Now, I am not afraid of reading large amounts of text, but I must admit I did not read the entire text of the constitution, and I will bet that 99% of tomorrow’s voters haven’t either. That’s a shame; I like reading and I’ve read the Dutch and U.S. Constitution a few times, but now I have to vote for something that I just cannot force myself to read completely. Obviously — good and solid documentation of what the European government can and cannot do is important, but a document with this level of detail is not a constitution, it’s a treaty.
However, when the date for the referendum was approaching, I realized that this was not an election on a single document but it’s a chance to say “yes” or “no” at continuing European integration, and to indicate whether or not I support the ideal of a united Europe. And that is definitely the case, I believe it’s great for European countries to join and work together to remove artificial barriers on economic and political cooperation.

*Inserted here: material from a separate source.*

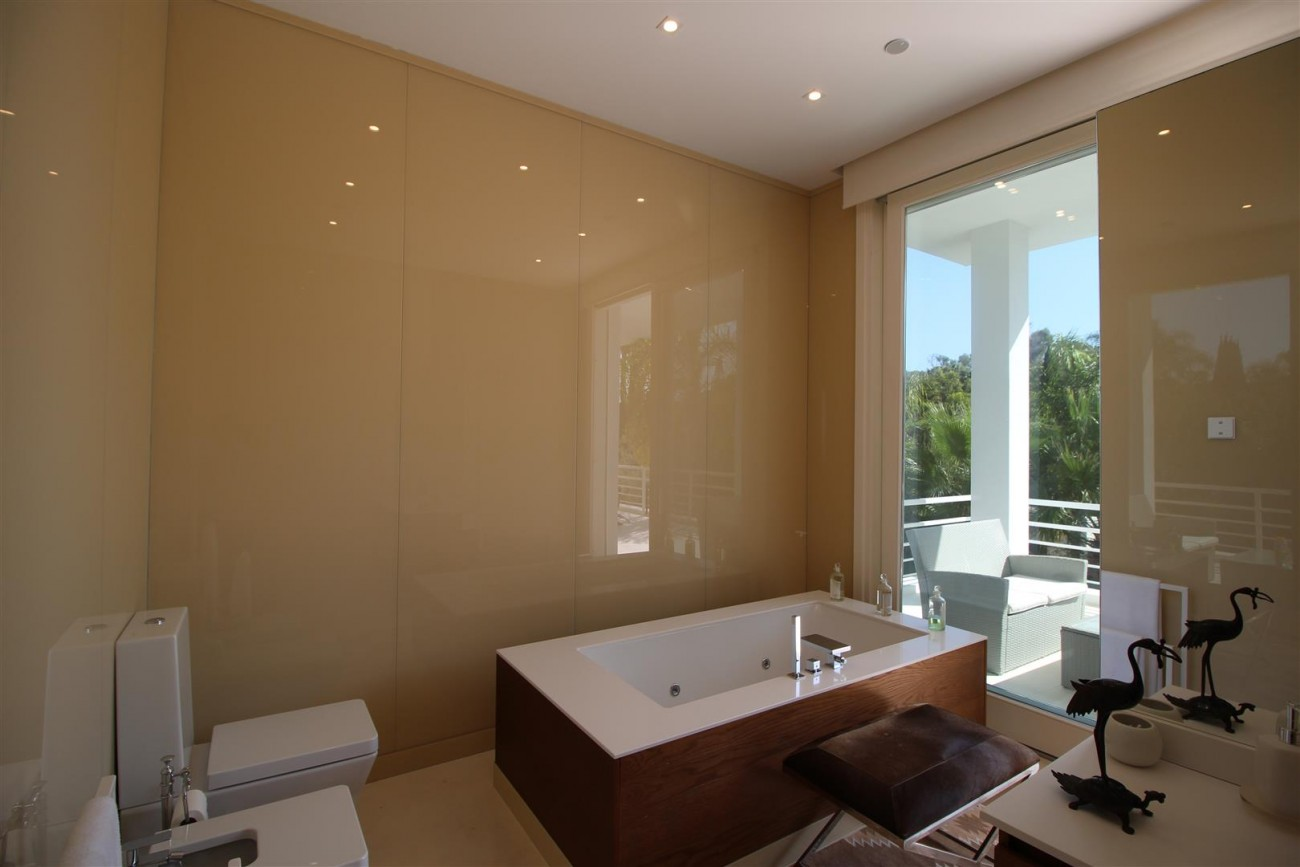 Modern Villa Guadalmina for sale Marbella Spain (14) (Large)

I was only strengthened in my position when I heard to arguments of the “no” voters. I realized that I really am a “yes” voter: yes, I am in favor of an internal liberalized economic market, and yes, I am in favor of a stronger common foreign policy for the E.U. And by the way: no, I am not afraid that Holland will ever loose its identity, nor I am not scared of increased competition between countries — I think that that will actually make the European economies stronger in the long run. The one thing that I believe is the very best reason for an ever closer union in Europe, is the extremely bloody previous century. Having German and France in one political group, having Poland and Italy making joint decisions is the best argument ever to support a strong Europe — supporting different cultures, supporting diversity, sure: but fundamentaly being linked together.There are a lot of problems to be fixed in the current European government, and the sheer size of the constitution is one of them, but voting “no” now will not make that any easier for the people working on that.Of course, what will happen now the French said “non” a few days ago is unclear, but I that won’t stop me from saying “ja” to the European constitution, or from believing in the ideal of Europe getting closer together.
I gave my registration card registration card to Bianca who delivered it to my parents today (thanks!), who will then vote for me tomorrow.So Jaap or Mieke, if you read this: “ja”, please.